▶ Passage:

KALOW & SPRINGUT, LLP, ON BEHALF OF ITSELF AND ALL THOSE SIMILARLY SITUATED, PLAINTIFF,
v.
COMMENCE CORPORATION, DEFENDANT.



The opinion of the court was delivered by: Wolfson, United State District Judge:

*FOR PUBLICATION

OPINION

Plaintiff Kalow & Springnut, LLP ("Plaintiff" or "Kalow") brings the instant putative class action suit against Defendant Commence Corporation ("Defendant" or "Commence") to recover damages arising from the alleged failure of computer software that Plaintiff purchased from Defendant. Essentially, Plaintiff alleges that Defendant intentionally placed a "time bomb" to disable the software, and as a result, Plaintiff alleges that the users of the software suffered various damages. In the instant matter, Plaintiff seeks certification of a single class of all users of networked versions of Commence's software on March 20, 2006. In the alternative, Plaintiff seeks certification of two subclasses.*fn1 For the reasons set forth below, the Court denies Plaintiff's motion to certify without prejudice.

▶ Task requirements: According to the court opinion, why does the plaintiff claim the software's users suffered damages? Answer in one to three sentences. Rely only on the court opinion.

▶ Given information:
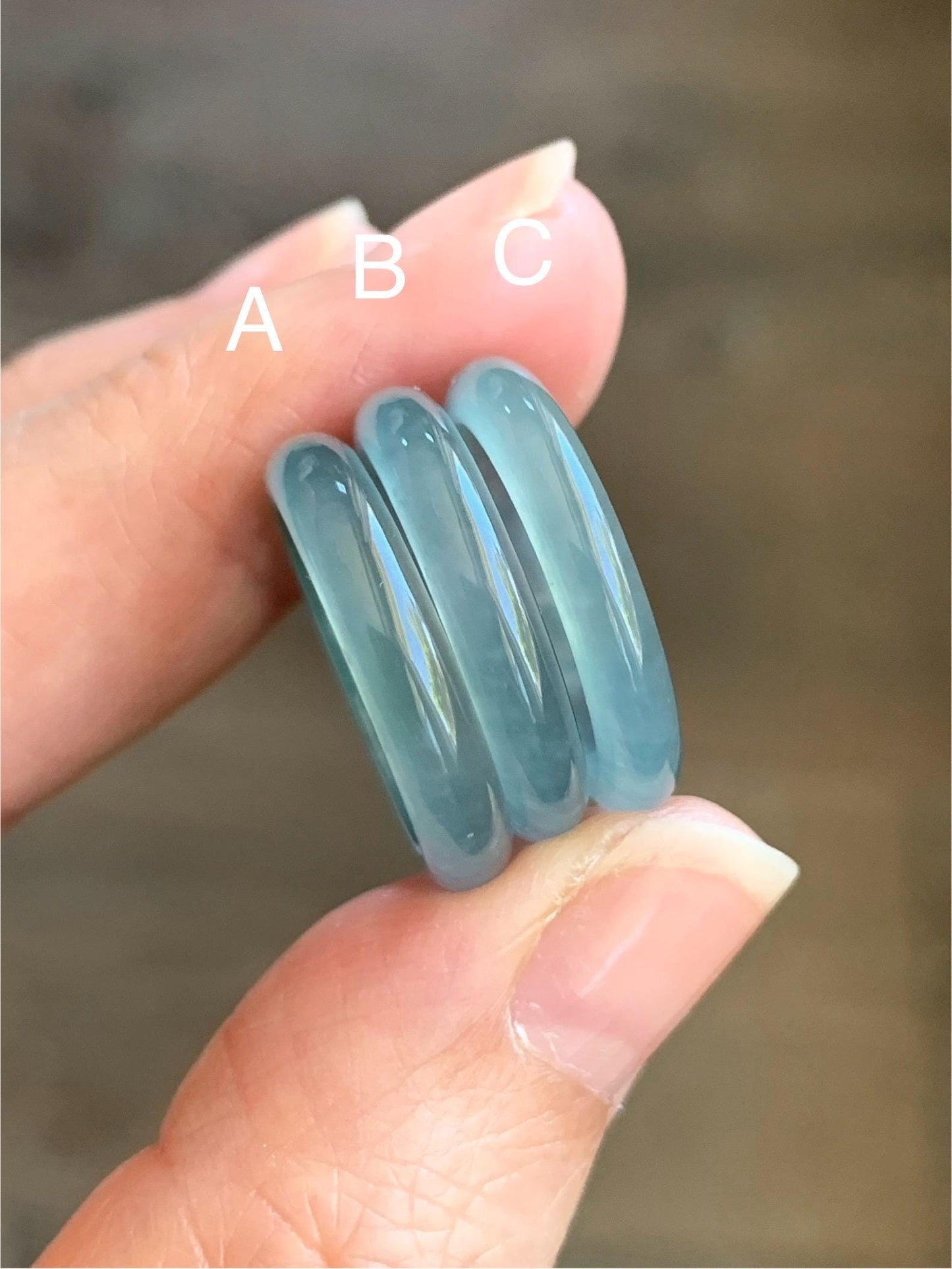 Natural Grade A Guatemalan Premium Icy Highly Translucent Pastel Teal Blue Jadeite Band Ring Size 6.5 US 天然冰危蓝起冰起光翡翠戒圈 DPH44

▶ Result of this exercise: The plaintiff alleges that the defendant intentionally placed a "time bomb" in the software to disable it. It claims that, as a result, users of the software suffered various damages.